**Complete the following**
1: List the reasons the Kelly Criterion thread gives for why practical Kelly has a positive risk of ruin.
2: From the Kelly Criterion thread, quote the stretch from "Not clear regarding" through "worth your time.".

*** Excerpted text ***

I have two bets that will occur at the same time. They both have a different EV. Bet A will have a higher EV than Bet B. I understand that Kelly Criterion is to continually adjust my bets according to my bankroll. I am under the impression I have to use a different number for bankroll to calculate the second bet with the assumption that the first bet is a loss even thought they will occur at the same time. For the second bet, do I adjust the number inputted into the bankroll for the equation of the second bet.

Does it matter which bet I treat as the first bet if I do adjust the bankroll number in the second bet.

I understand that this question is inane and it's probably pointless as the edges shouldn't be that different in the calculations to matter much, but in a purely academic hypothetical isn't it obvious that I need to treat the higher EV bet as the first bet so I can make bigger bets at a bigger edge. The risk or ruin should remain the same hence the "growth of my bankroll" should only depend on higher EV bets at higher portion of the bankroll.

After googling, I now see there is a different calculator. Any insights more into this would be greatly appreciated. I'm not really a math guy.

For Kelly Criterion you size bets based on ev, risk & bankroll at the time you place the bet. Concurrent bets are each based on bankroll at the time of bet so long as they are independent of each other. You couldn't adjust size for hypothetical results. You wouldn't know whether to increase or decrease.

Not clear regarding your risk of ruin comment. Theoretic Kelly has no risk of ruin. Practical Kelly has positive risk of ruin because (I) your bankroll is not infinitely divisible, (II) your bet sizing is not perfectly optimal and (III) at some point your bankroll would be so small it's not worth your time.

Hopefully, you're using fractional Kelly because estimating ev can be tricky and the real world usually doesn't accommodate optimally sized bets.

Good luck.

*** End of Excerpted text ***
*** Data shown ***

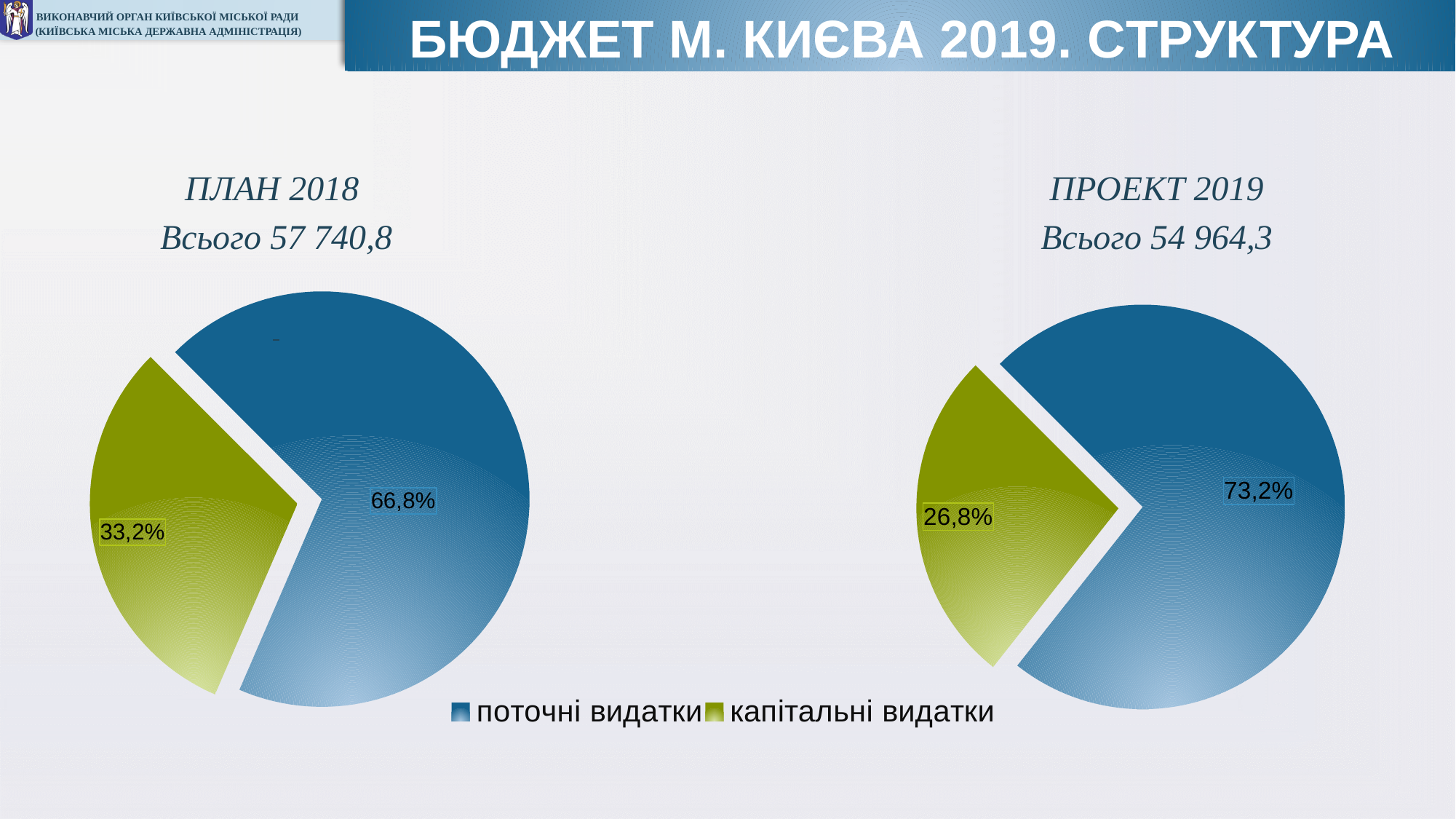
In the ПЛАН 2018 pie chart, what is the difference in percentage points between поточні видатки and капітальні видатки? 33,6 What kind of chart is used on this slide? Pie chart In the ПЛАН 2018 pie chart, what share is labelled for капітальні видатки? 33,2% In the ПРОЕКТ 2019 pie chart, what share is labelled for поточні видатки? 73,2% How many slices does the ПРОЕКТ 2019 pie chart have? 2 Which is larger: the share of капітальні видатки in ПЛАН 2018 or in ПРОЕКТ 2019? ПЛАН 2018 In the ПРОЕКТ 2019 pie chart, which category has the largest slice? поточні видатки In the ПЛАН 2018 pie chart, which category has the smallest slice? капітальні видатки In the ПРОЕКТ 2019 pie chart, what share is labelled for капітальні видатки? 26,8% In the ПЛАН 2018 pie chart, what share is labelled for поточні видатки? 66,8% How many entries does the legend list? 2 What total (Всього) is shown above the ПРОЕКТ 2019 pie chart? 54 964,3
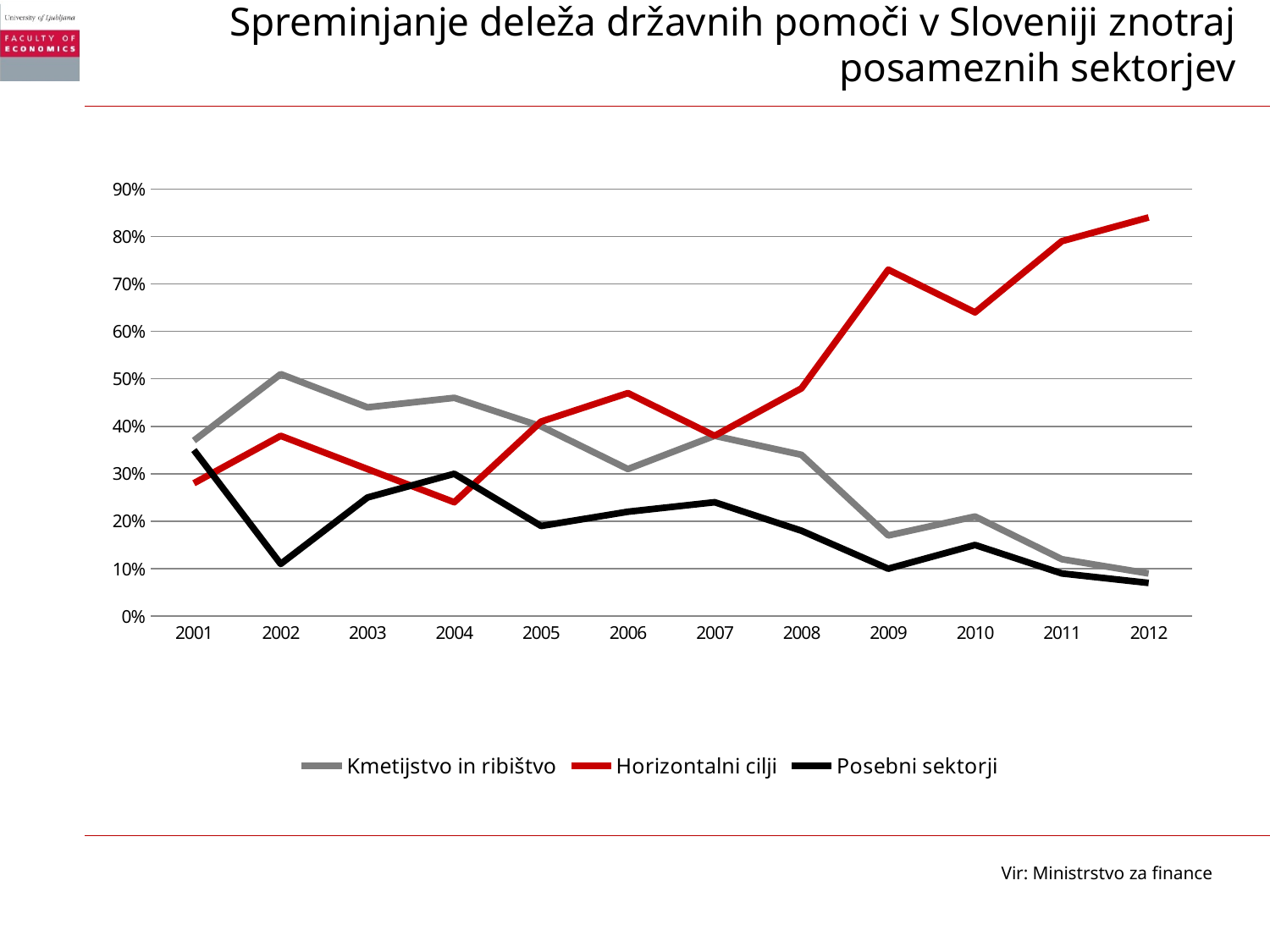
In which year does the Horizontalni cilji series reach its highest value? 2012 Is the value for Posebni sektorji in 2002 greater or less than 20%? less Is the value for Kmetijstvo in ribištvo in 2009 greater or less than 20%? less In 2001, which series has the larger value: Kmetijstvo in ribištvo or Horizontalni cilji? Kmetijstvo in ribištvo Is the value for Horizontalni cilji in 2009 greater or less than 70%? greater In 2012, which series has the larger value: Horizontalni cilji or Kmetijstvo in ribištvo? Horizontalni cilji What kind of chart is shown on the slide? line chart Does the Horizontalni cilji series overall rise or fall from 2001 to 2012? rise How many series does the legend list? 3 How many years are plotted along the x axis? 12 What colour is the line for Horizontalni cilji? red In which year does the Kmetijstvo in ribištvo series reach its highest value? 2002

*** End of Data shown ***

**Responses**
1:
1. The bankroll is not infinitely divisible.
2. Bet sizing is not perfectly optimal.
3. At some point the bankroll would be so small that it is not worth the bettor's time.

2:
Not clear regarding your risk of ruin comment. Theoretic Kelly has no risk of ruin. Practical Kelly has positive risk of ruin because (I) your bankroll is not infinitely divisible, (II) your bet sizing is not perfectly optimal and (III) at some point your bankroll would be so small it's not worth your time.